Directive
Reproduce every line of the material that follows, word for word and in the same order.

----- Exercise data

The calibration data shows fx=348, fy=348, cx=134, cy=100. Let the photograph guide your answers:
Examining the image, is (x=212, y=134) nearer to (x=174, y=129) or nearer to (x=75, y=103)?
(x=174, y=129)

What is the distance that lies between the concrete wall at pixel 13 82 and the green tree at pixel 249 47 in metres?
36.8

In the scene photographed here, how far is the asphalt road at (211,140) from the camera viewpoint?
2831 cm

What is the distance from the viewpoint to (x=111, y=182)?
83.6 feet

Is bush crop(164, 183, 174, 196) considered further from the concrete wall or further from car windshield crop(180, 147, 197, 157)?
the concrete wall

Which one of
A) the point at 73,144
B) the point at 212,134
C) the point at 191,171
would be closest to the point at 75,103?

----------

Reply to the exercise
The calibration data shows fx=348, fy=348, cx=134, cy=100. Let the photograph guide your answers:
Examining the image, is (x=212, y=134) nearer to (x=174, y=129) or nearer to (x=75, y=103)?
(x=174, y=129)

What is the distance that lies between the concrete wall at pixel 13 82 and the green tree at pixel 249 47 in metres?
36.8

In the scene photographed here, how far is the asphalt road at (211,140) from the camera viewpoint?
2831 cm

What is the distance from the viewpoint to (x=111, y=182)?
83.6 feet

Is bush crop(164, 183, 174, 196) considered further from the concrete wall or further from car windshield crop(180, 147, 197, 157)?
the concrete wall

Which one of
A) the point at 73,144
B) the point at 212,134
C) the point at 191,171
would be closest to the point at 75,103?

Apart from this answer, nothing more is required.